▶ [Work order]: Continue the design notes on the web-search and web-fetch tools, starting after their final sentence about new dependencies.

(Beginning of Selected text)

| Web Search (Option B) | Tavily API via direct HTTP or MCP remote (mcp-remote https://mcp.tavily.com/mcp/) |
AI-optimized search results designed for agent use, generous free tier (1000 queries/mo). | ~20 lines |
| Web Search (Option C — simplest standalone) | Brave Search API via direct fetch to https://api.search.brave.com/res/v1/web/search |
No MCP dependency. Simple API key + fetch wrapper. | ~30 lines |
| Tracking param removal | tidy-url |
Maintained, 1500+ rules, handles utm_*, fbclid, gclid, mc_eid, plus domain-specific patterns. |
1 function call |
| Readable content extraction | @mozilla/readability + jsdom |
Mozilla's battle-tested reader-mode algorithm (powers Firefox Reader View). Industry standard for RAG content pipelines. | ~10 lines |
| HTML → Markdown | turndown |
Most popular HTML→Markdown converter. Configurable rules, plugin system, handles code blocks and tables. | ~5 lines |
| SSRF prevention | Manual dns.resolve + private-range check |
Essential — the LLM generates arbitrary URLs. Must block requests to internal infrastructure. | ~20 lines |
Preferred Architecture: MCP-First for Search, Native for Fetch
┌──────────────────────────────────────────────────────────────┐
│ web-search tool │
│ ┌──────────────────┐ OR ┌────────────────────────────┐ │
│ │ MCP bridge │ │ Direct HTTP fetch to │ │
│ │ (Brave/Tavily │ │ Brave/Tavily API │ │
│ │ MCP server) │ │ (~30 lines glue) │ │
│ └────────┬─────────┘ └─────────────┬──────────────┘ │
│ └──────────────┬─────────────────┘ │
│ ▼ │
│ { title, url, snippet }[] │
└──────────────────────────────────────────────────────────────┘
┌──────────────────────────────────────────────────────────────┐
│ web-fetch tool │
│ │
│ URL ──▶ tidy-url ──▶ blocklist/allowlist ──▶ SSRF check │
│ │ │
│ ▼ │
│ fetch(url) ──▶ jsdom ──▶ @mozilla/readability │
│ │ │
│ ▼ │
│ turndown ──▶ Markdown │
│ │ │
│ truncate to limit │
└──────────────────────────────────────────────────────────────┘
New Dependencies
| Package | Purpose | Size Impact |
|---|---|---|
tidy-url |
Tracking param removal | ~50 KB (pure JS, zero native deps) |
@mozilla/readability |
Article content extraction | ~40 KB (zero deps) |
jsdom |
DOM implementation for Readability | ~2 MB (likely already in devDeps for tests) |
turndown |
HTML → Markdown | ~30 KB (zero deps) |
Total new production deps: 4. Search backend is either an MCP server (no agent deps) or a simple fetch call (no new deps).

(End of Selected text)
(Beginning of Dataset extract)

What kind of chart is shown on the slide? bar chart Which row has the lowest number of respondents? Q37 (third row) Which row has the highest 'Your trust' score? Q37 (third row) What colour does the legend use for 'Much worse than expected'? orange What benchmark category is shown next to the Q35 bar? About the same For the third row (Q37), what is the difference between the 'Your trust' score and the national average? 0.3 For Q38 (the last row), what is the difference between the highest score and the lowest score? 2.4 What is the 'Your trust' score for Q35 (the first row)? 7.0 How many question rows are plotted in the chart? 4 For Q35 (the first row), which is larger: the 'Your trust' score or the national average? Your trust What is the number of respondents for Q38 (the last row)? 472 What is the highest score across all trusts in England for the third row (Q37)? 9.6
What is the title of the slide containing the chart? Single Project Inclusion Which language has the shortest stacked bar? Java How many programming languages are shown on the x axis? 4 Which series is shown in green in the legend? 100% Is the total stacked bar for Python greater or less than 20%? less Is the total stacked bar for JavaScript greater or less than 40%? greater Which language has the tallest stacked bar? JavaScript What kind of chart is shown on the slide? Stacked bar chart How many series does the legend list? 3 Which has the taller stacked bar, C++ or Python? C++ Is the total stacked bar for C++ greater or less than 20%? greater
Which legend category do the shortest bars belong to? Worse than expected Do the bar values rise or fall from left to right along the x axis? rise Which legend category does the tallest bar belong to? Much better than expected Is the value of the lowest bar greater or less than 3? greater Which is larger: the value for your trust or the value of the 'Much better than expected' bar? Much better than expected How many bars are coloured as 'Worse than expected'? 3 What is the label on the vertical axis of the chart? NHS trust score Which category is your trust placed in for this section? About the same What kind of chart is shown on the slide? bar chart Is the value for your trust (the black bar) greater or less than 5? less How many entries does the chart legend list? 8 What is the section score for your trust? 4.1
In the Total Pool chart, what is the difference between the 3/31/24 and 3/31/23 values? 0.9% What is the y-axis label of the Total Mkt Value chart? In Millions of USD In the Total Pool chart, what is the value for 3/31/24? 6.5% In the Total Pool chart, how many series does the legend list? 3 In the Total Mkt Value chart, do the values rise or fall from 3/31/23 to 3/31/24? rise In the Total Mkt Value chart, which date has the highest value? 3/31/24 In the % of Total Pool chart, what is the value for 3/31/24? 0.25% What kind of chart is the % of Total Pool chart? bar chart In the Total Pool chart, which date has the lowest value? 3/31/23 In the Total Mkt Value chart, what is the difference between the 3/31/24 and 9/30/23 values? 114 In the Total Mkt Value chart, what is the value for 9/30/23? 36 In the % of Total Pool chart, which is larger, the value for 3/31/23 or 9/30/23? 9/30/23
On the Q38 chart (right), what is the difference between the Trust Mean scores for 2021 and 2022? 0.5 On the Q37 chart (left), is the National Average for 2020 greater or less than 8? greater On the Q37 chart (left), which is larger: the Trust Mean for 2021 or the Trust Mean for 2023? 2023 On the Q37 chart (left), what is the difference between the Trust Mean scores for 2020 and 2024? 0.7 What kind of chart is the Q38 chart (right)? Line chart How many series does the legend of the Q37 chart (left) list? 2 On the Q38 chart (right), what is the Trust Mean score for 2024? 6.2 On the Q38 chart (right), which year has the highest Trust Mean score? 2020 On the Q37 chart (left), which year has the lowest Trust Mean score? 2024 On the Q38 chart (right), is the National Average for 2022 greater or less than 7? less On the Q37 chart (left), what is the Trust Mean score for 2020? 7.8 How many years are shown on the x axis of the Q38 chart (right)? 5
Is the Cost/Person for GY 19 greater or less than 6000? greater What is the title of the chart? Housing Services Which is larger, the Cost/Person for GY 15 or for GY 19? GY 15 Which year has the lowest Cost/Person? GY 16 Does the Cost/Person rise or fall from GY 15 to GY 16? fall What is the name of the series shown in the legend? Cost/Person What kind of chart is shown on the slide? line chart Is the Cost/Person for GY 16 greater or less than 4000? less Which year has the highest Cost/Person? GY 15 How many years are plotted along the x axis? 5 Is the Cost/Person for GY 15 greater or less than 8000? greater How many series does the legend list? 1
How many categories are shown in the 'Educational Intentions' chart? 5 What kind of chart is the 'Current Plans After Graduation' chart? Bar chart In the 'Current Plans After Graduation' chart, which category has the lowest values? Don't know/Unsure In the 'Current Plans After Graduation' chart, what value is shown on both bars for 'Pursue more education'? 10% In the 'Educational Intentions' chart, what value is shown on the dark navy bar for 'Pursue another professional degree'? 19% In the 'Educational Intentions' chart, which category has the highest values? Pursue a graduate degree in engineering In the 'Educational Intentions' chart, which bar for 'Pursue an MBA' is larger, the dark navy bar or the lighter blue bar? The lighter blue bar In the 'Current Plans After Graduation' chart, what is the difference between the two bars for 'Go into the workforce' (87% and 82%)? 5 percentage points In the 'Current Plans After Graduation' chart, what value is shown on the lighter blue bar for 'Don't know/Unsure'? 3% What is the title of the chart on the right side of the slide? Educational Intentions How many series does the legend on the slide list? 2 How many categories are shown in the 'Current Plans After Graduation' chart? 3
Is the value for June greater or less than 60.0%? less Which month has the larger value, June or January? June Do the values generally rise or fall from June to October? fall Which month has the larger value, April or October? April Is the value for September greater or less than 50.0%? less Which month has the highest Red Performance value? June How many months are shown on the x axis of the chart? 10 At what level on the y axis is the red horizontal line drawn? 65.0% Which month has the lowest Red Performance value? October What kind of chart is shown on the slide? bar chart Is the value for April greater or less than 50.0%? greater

(End of Dataset extract)

▶ [Answer to the problem]:
Acceptance Criteria
-
web-search.execute({ query: "express.js middleware tutorial" })returns an array of{ title, url, snippet }results with clean URLs (no tracking params). -
web-fetch.execute({ url: "https://example.com/article?utm_source=twitter&fbclid=abc" })fetcheshttps://example.com/article(params stripped), returns Markdown content. - A URL pointing to
http://169.254.169.254/(AWS metadata) orhttp://localhost:3000/is rejected with a descriptive error. - A blocklisted domain returns an error, not an HTTP request.
- When
WEB_SEARCH_PROVIDER=none, the search tool returns an error instructing the user to configure a provider. - Fetched content is truncated to
WEB_MAX_CONTENT_CHARSwithout breaking mid-word. - The search tool works with at least one of: Brave MCP (via Task 2.8), Brave direct HTTP, or Tavily direct HTTP.
- All URL sanitization, blocklist, allowlist, and SSRF tests pass without network calls.
Test Requirements
- Unit tests for
web-utils.ts: URL sanitization, blocklist/allowlist, SSRF protection, protocol enforcement (no network calls). - Integration tests for the Readability + Turndown pipeline using fixture HTML files.
- Mock-HTTP tests for both
web-searchandweb-fetchtools. - One optional smoke test gated by
WEB_SEARCH_SMOKE=truethat hits a real search API (not in CI by default).
Guidelines
- Keep the tool files thin — delegate to
web-utils.tsfor URL handling and to libraries for content extraction. Each tool'sexecutefunction should be < 50 lines. web-searchandweb-fetchare separate tools so the LLM can search without fetching (cheaper/faster) or fetch a known URL without searching.- Permission level is
"cautious"(not"dangerous") — no local filesystem or shell access, but network access warrants audit logging. - Never inject raw HTML into the context window. All content passes through the Readability + Turndown pipeline.
- Follow the same patterns as existing tools (
shell.ts,file-edit.ts, etc.) — export atoolDefinitionconstant.